> [Task details]
Transcribe the lines below exactly. No image belongs in the transcription.

Short descriptive text snippets:
-------

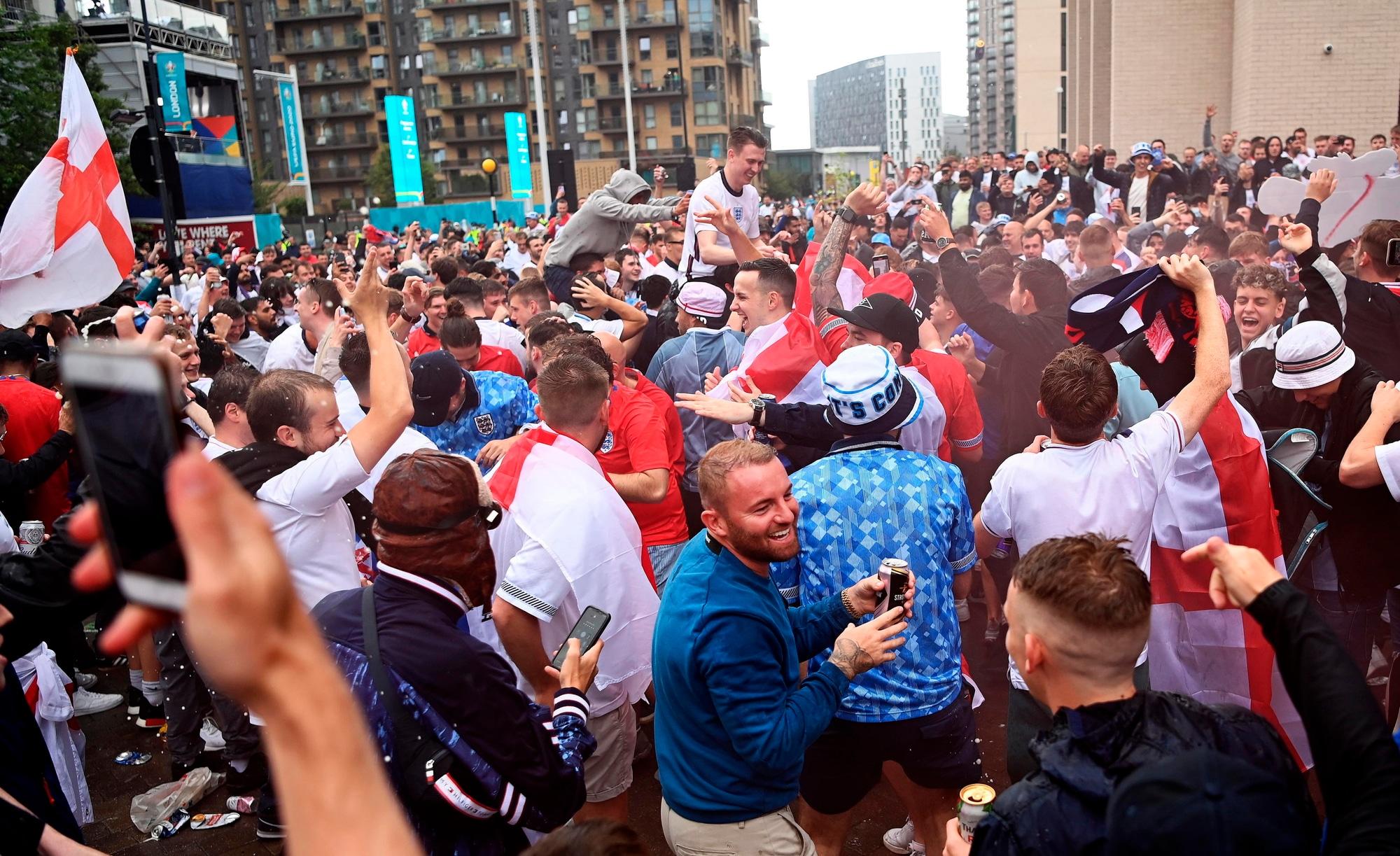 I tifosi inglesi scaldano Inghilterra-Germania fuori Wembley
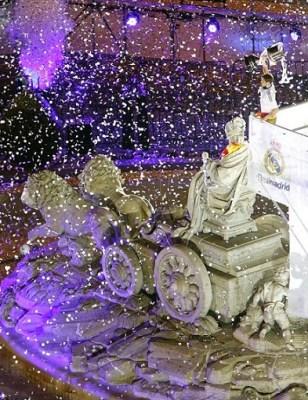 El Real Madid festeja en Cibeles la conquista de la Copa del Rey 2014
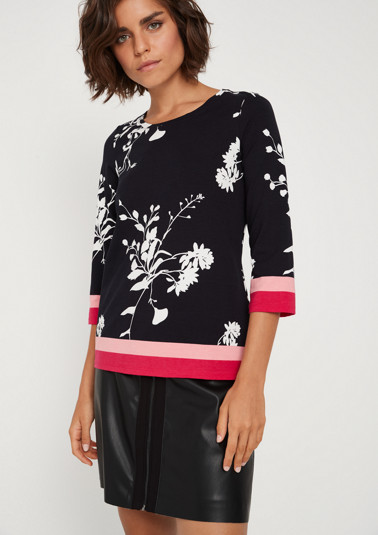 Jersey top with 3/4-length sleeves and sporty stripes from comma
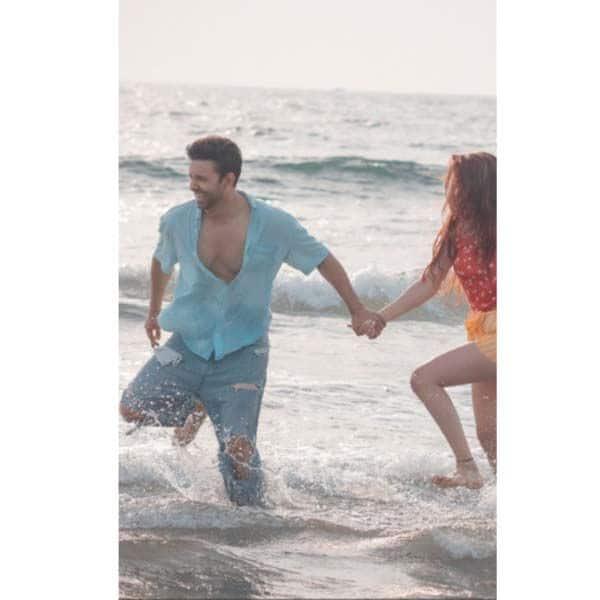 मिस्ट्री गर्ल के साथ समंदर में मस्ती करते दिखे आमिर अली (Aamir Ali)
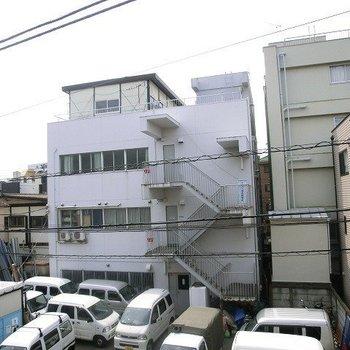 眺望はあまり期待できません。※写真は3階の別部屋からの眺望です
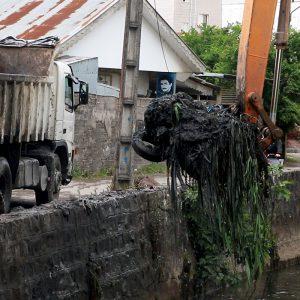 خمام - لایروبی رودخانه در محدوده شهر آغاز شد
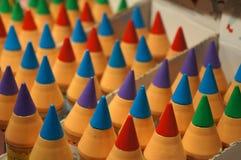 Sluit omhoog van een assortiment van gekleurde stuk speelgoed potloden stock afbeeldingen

-------

> [Response area]
 I tifosi inglesi scaldano Inghilterra-Germania fuori Wembley
 El Real Madid festeja en Cibeles la conquista de la Copa del Rey 2014
 Jersey top with 3/4-length sleeves and sporty stripes from comma
 मिस्ट्री गर्ल के साथ समंदर में मस्ती करते दिखे आमिर अली (Aamir Ali)
 眺望はあまり期待できません。※写真は3階の別部屋からの眺望です
 خمام - لایروبی رودخانه در محدوده شهر آغاز شد
 Sluit omhoog van een assortiment van gekleurde stuk speelgoed potloden stock afbeeldingen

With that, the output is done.